DOCUMENT RMC – Le témoignage de Sonia, celle qui a dénoncé Abaaoud

- - AFP
PARTIE 1 - SA RENCONTRE AVEC ABAAOUD
Sonia est une connaissance d'Hasna depuis 2011. Le dimanche 15 novembre, deux jours après les attentats, elles sont ensemble quand Hasna reçoit un coup de téléphone d’un numéro belge. "Ça lui dit qu’elle va avoir une sacrée surprise, qu’elle va être la plus heureuse du monde, raconte-t-elle sur RMC. Il faut qu’elle aille rendre service et que c’est son cousin qui a dit de la contacter. Elle me dit que c’est son cousin de 16 ans. Je lui réponds: '16 ans c’est petit, il fait froid dehors, on va aller le chercher'. Et on y va..."
Direction 2 rue des Bergeries à Aubervilliers, une zone industrielle, en contrebas de l’autoroute. Au téléphone, le correspondant au numéro belge ne les lâche pas. Une fois la voiture garée, il les guide, pas à pas, jusqu’à Abdelhamid Abaaoud, que Sonia ne reconnaît pas tout de suite. Il sort d’un buisson traverse la route et s’approche d’elles.
"Pour moi, c’était un Roumain. Il avait un bob sur la tête, baskets orange, le Bombers… Il avait des cheveux légèrement ondulés qui arrivaient au niveau des oreilles. C'était le Roumain qui te demande de laver ta vitre ou qui fait la manche", confie-t-elle. Et d'ajouter: "Hasna le regarde, elle lui saute dans les bras, l'embrasse… Et lui, il rigole il est heureux. Et il lui dit: 'Je t’ai appelé parce qu’il faut que tu nous trouves un hébergement pour 2-3 jours, et que t’ailles nous acheter des costumes et des chaussures'."
"Les terrasses dans le Xème, c'est moi"
Sonia découvre alors qui est en face de lui: Abdelhamid Abaaoud, l'un des auteurs des attentats les plus meurtriers de France. S'engage alors une conversation.
Sonia: - "Monsieur, vous avez participé au 13 novembre, à ce qui s’est passé?"
Abaaoud: - "Les terrasses dans le Xème, c'est moi et ce n'est pas terminé"
Stupéfaite, Sonia cherche alors à comprendre ce qu'il a dans la tête: - "Mais vous avez tué des gens, des innocents !"
Abaaoud: - 'Non, ils ne sont pas innocents, il faut regarder ce qu’il se passe chez nous en Syrie".
Sonia: - "Vous vous dites musulmans mais vous avez tué des musulmans"
Abaaoud: - "Ce sont des dommages collatéraux."

▸ **Les données**
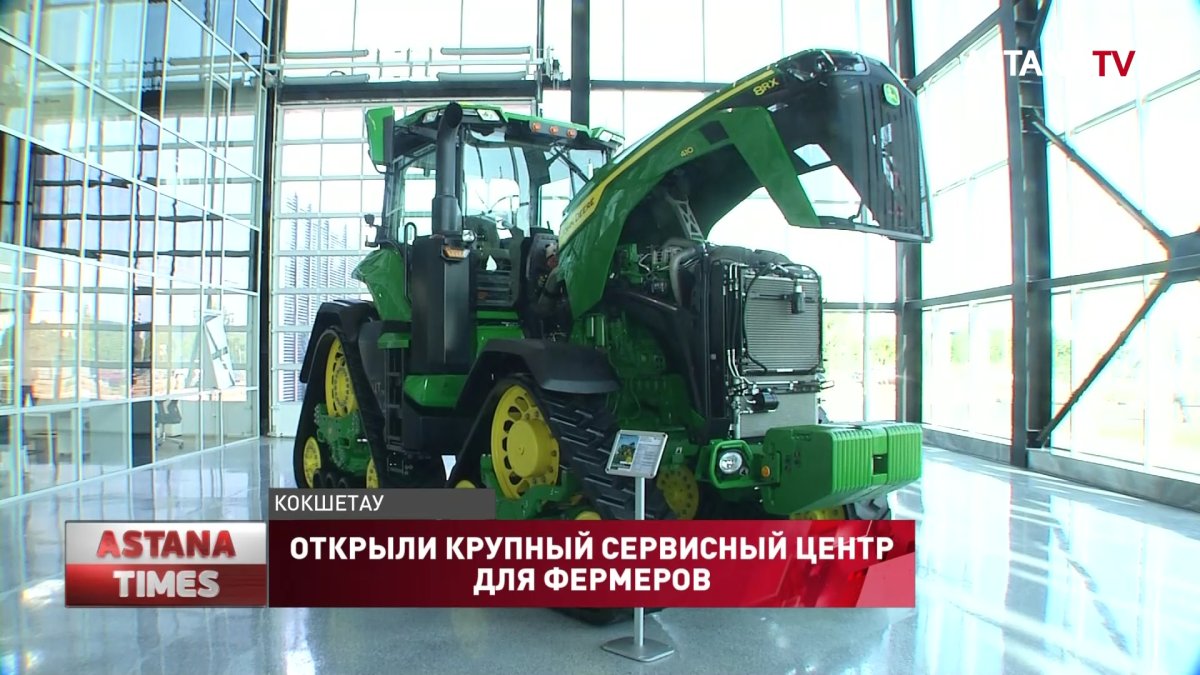 Крупнейший в СНГ сервисный центр по обслуживанию сельхозтехники открыли в Кокшетау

▸ **Consigne A**
D'après le témoignage de Sonia, répondez aux questions suivantes :
(i) Depuis quelle année Sonia connaît-elle Hasna ?
(ii) À quelle adresse se rendent-elles en voiture ?
(iii) De quelle couleur étaient les baskets de l'homme qui sort du buisson ?
▸ **Consigne B**
Recopiez, s'il vous plaît, le passage du témoignage de Sonia qui va de « Sonia découvre alors » à « alors une conversation. ».

▸ **Réponse A**
(i) Depuis 2011.
(ii) Au 2 rue des Bergeries, à Aubervilliers.
(iii) Orange.

▸ **Réponse B**
Sonia découvre alors qui est en face de lui: Abdelhamid Abaaoud, l'un des auteurs des attentats les plus meurtriers de France. S'engage alors une conversation.